CHAMBRE SOCIALE C, 6 avril 2023 — 21/01061
Texte intégral
AFFAIRE PRUD'HOMALE
RAPPORTEUR
N° RG 21/01061 - N° Portalis DBVX-V-B7F-NMYT
S.A.S. THE UNION JACK
C/
[R]
APPEL D'UNE DÉCISION DU :
Conseil de Prud'hommes - Formation paritaire de Saint-Etienne
du 19 Janvier 2021
RG : 18/00514
COUR D'APPEL DE LYON
CHAMBRE SOCIALE C
ARRÊT DU 06 AVRIL 2023
APPELANTE :
S.A.S. THE UNION JACK
[Adresse 2]
[Localité 4]
représentée par Me Karim MRABENT, avocat au barreau de SAINT-ETIENNE
INTIMÉE :
[Y] [R]
née le 22 Août 1995 à [Localité 4]
[Adresse 1]
[Localité 3]
représentée par Me Jean-yves DIMIER de la SELARL JEAN-YVES DIMIER, avocat au barreau de SAINT-ETIENNE
(bénéficie d'une aide juridictionnelle Totale numéro 2021/007136 du 01/04/2021 accordée par le bureau d'aide juridictionnelle de LYON)

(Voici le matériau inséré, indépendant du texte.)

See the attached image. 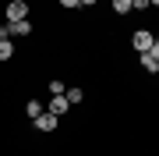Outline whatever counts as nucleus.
Wrapping results in <instances>:
<instances>
[{
    "mask_svg": "<svg viewBox=\"0 0 159 156\" xmlns=\"http://www.w3.org/2000/svg\"><path fill=\"white\" fill-rule=\"evenodd\" d=\"M35 128H39V131H53V128H57V117H53L50 110H43V114L35 117Z\"/></svg>",
    "mask_w": 159,
    "mask_h": 156,
    "instance_id": "obj_4",
    "label": "nucleus"
},
{
    "mask_svg": "<svg viewBox=\"0 0 159 156\" xmlns=\"http://www.w3.org/2000/svg\"><path fill=\"white\" fill-rule=\"evenodd\" d=\"M21 18H29V4L25 0H11L7 4V21H21Z\"/></svg>",
    "mask_w": 159,
    "mask_h": 156,
    "instance_id": "obj_2",
    "label": "nucleus"
},
{
    "mask_svg": "<svg viewBox=\"0 0 159 156\" xmlns=\"http://www.w3.org/2000/svg\"><path fill=\"white\" fill-rule=\"evenodd\" d=\"M25 114H29L32 121H35V117L43 114V103H35V99H29V106H25Z\"/></svg>",
    "mask_w": 159,
    "mask_h": 156,
    "instance_id": "obj_9",
    "label": "nucleus"
},
{
    "mask_svg": "<svg viewBox=\"0 0 159 156\" xmlns=\"http://www.w3.org/2000/svg\"><path fill=\"white\" fill-rule=\"evenodd\" d=\"M50 92H53V96H64L67 89H64V82H60V78H50Z\"/></svg>",
    "mask_w": 159,
    "mask_h": 156,
    "instance_id": "obj_10",
    "label": "nucleus"
},
{
    "mask_svg": "<svg viewBox=\"0 0 159 156\" xmlns=\"http://www.w3.org/2000/svg\"><path fill=\"white\" fill-rule=\"evenodd\" d=\"M81 4H85V7H92V4H96V0H81Z\"/></svg>",
    "mask_w": 159,
    "mask_h": 156,
    "instance_id": "obj_16",
    "label": "nucleus"
},
{
    "mask_svg": "<svg viewBox=\"0 0 159 156\" xmlns=\"http://www.w3.org/2000/svg\"><path fill=\"white\" fill-rule=\"evenodd\" d=\"M64 96H67V103L74 106V103H81V96H85V92H81V89H67Z\"/></svg>",
    "mask_w": 159,
    "mask_h": 156,
    "instance_id": "obj_11",
    "label": "nucleus"
},
{
    "mask_svg": "<svg viewBox=\"0 0 159 156\" xmlns=\"http://www.w3.org/2000/svg\"><path fill=\"white\" fill-rule=\"evenodd\" d=\"M152 43H156V35L145 32V29H138L134 35H131V46H134L138 53H148V50H152Z\"/></svg>",
    "mask_w": 159,
    "mask_h": 156,
    "instance_id": "obj_1",
    "label": "nucleus"
},
{
    "mask_svg": "<svg viewBox=\"0 0 159 156\" xmlns=\"http://www.w3.org/2000/svg\"><path fill=\"white\" fill-rule=\"evenodd\" d=\"M113 11L117 14H131L134 7H131V0H113Z\"/></svg>",
    "mask_w": 159,
    "mask_h": 156,
    "instance_id": "obj_8",
    "label": "nucleus"
},
{
    "mask_svg": "<svg viewBox=\"0 0 159 156\" xmlns=\"http://www.w3.org/2000/svg\"><path fill=\"white\" fill-rule=\"evenodd\" d=\"M131 7H138V11H142V7H148V0H131Z\"/></svg>",
    "mask_w": 159,
    "mask_h": 156,
    "instance_id": "obj_14",
    "label": "nucleus"
},
{
    "mask_svg": "<svg viewBox=\"0 0 159 156\" xmlns=\"http://www.w3.org/2000/svg\"><path fill=\"white\" fill-rule=\"evenodd\" d=\"M148 53H152V57H156V60H159V39H156V43H152V50H148Z\"/></svg>",
    "mask_w": 159,
    "mask_h": 156,
    "instance_id": "obj_15",
    "label": "nucleus"
},
{
    "mask_svg": "<svg viewBox=\"0 0 159 156\" xmlns=\"http://www.w3.org/2000/svg\"><path fill=\"white\" fill-rule=\"evenodd\" d=\"M11 32H14V35H29V32H32V21H29V18H21V21H11Z\"/></svg>",
    "mask_w": 159,
    "mask_h": 156,
    "instance_id": "obj_5",
    "label": "nucleus"
},
{
    "mask_svg": "<svg viewBox=\"0 0 159 156\" xmlns=\"http://www.w3.org/2000/svg\"><path fill=\"white\" fill-rule=\"evenodd\" d=\"M11 35H14V32H11V21H7V25H0V39H11Z\"/></svg>",
    "mask_w": 159,
    "mask_h": 156,
    "instance_id": "obj_12",
    "label": "nucleus"
},
{
    "mask_svg": "<svg viewBox=\"0 0 159 156\" xmlns=\"http://www.w3.org/2000/svg\"><path fill=\"white\" fill-rule=\"evenodd\" d=\"M148 4H156V7H159V0H148Z\"/></svg>",
    "mask_w": 159,
    "mask_h": 156,
    "instance_id": "obj_17",
    "label": "nucleus"
},
{
    "mask_svg": "<svg viewBox=\"0 0 159 156\" xmlns=\"http://www.w3.org/2000/svg\"><path fill=\"white\" fill-rule=\"evenodd\" d=\"M142 68L145 71H159V60L152 57V53H142Z\"/></svg>",
    "mask_w": 159,
    "mask_h": 156,
    "instance_id": "obj_7",
    "label": "nucleus"
},
{
    "mask_svg": "<svg viewBox=\"0 0 159 156\" xmlns=\"http://www.w3.org/2000/svg\"><path fill=\"white\" fill-rule=\"evenodd\" d=\"M46 110H50L53 117H60V114H67V110H71V103H67V96H53V99H50V106H46Z\"/></svg>",
    "mask_w": 159,
    "mask_h": 156,
    "instance_id": "obj_3",
    "label": "nucleus"
},
{
    "mask_svg": "<svg viewBox=\"0 0 159 156\" xmlns=\"http://www.w3.org/2000/svg\"><path fill=\"white\" fill-rule=\"evenodd\" d=\"M60 7H67V11H71V7H81V0H60Z\"/></svg>",
    "mask_w": 159,
    "mask_h": 156,
    "instance_id": "obj_13",
    "label": "nucleus"
},
{
    "mask_svg": "<svg viewBox=\"0 0 159 156\" xmlns=\"http://www.w3.org/2000/svg\"><path fill=\"white\" fill-rule=\"evenodd\" d=\"M14 57V43L11 39H0V60H11Z\"/></svg>",
    "mask_w": 159,
    "mask_h": 156,
    "instance_id": "obj_6",
    "label": "nucleus"
}]
</instances>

DÉBATS EN AUDIENCE PUBLIQUE DU : 12 Janvier 2023
Présidée par Vincent CASTELLI, Conseiller magistrat rapporteur, (sans opposition des parties dûment avisées) qui en a rendu compte à la Cour dans son délibéré, assisté pendant les débats de Jihan TAHIRI, Greffière placée.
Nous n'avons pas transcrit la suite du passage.